Où la rumeur de la mer se mêle aux froissements des ailes des dragons, loin au-dessus, et aux raclements des ventres des hydres sur le sable sec.
Le vent lourd, encore chargé de toute l'humidité du marécage, à l'ouest, qui s'abat sur les côtes. Les grands nagas aux écailles brillantes comme des cottes de mailles, griffes serrées sur leurs hallebardes, gardant des baraquements qui ne gardent plus personne.
Île luxuriante, sauvage et dangereuse. Prison pour certains, territoire de chasse pour d'autres.
Avec son armure, on lui avait rendu sa dignité de guerrier et de chasseur. La retrouver et l'endosser à nouveau était presque aussi exaltant que de retrouver la couleur du ciel, l'odeur du vent, ou la présence d'Espoir. C'était comme devenir Entier après avoir été longtemps morcelé. Rendu à la perfection première : celle de la force, celle de la chasse et de la guerre.

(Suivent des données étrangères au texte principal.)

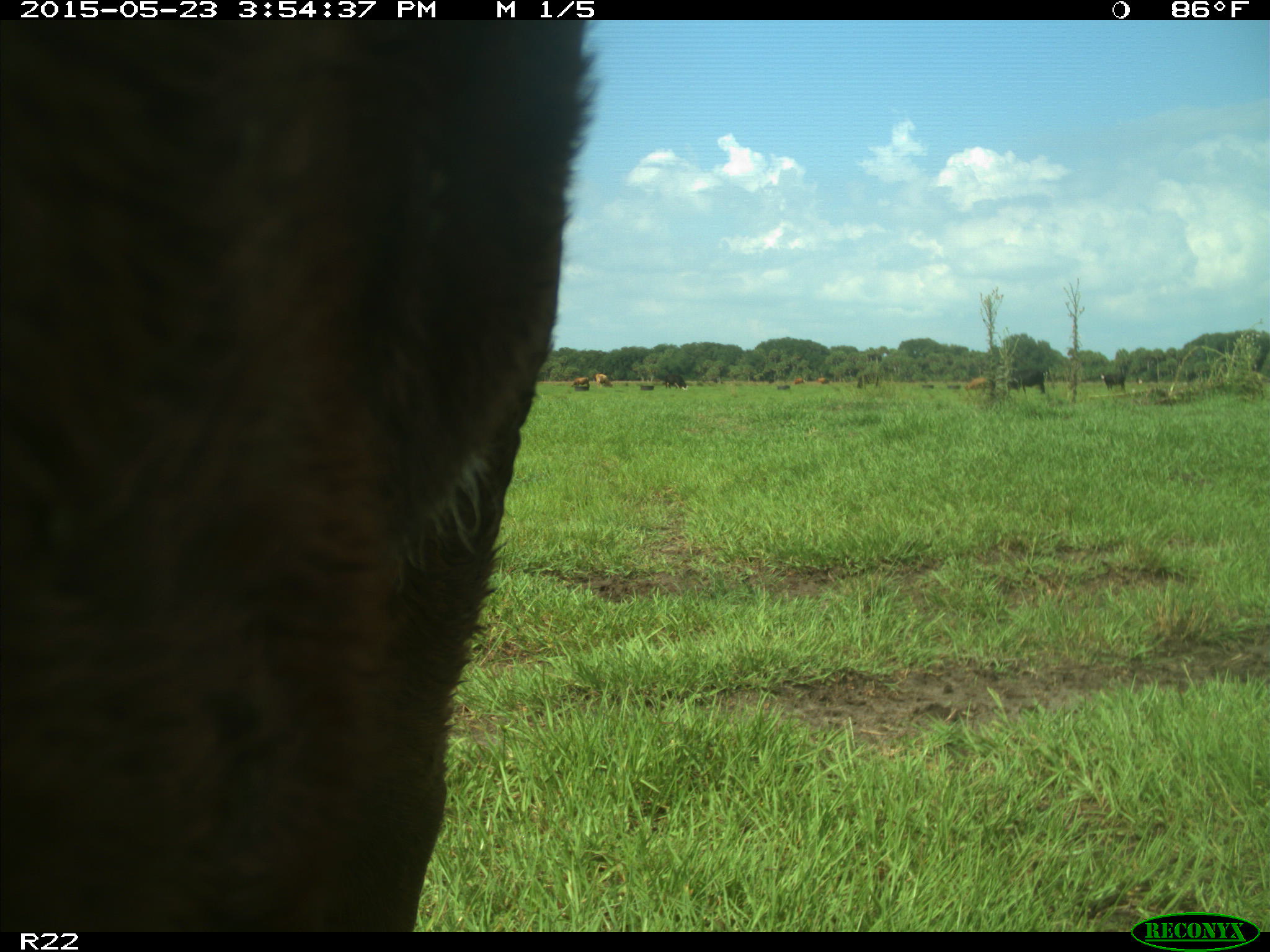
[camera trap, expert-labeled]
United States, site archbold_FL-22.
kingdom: Animalia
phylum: Chordata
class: Mammalia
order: Artiodactyla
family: Bovidae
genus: Bos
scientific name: Bos taurus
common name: domestic cow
Bos taurus (domestic cow).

Ils passèrent du temps à se poursuivre l'un l'autre, Espoir et Honneur, libres et innocents comme des animaux - ou comme de jeunes dieux lâchés sur un monde sans loi ni maître. Puis, leur appétit se tourna vers l'île et sa jungle, vers les créatures qui la peuplaient, et qu'ils ne voyaient qu'en potentiels gibiers. Mais bientôt, l'île ne leur suffit plus.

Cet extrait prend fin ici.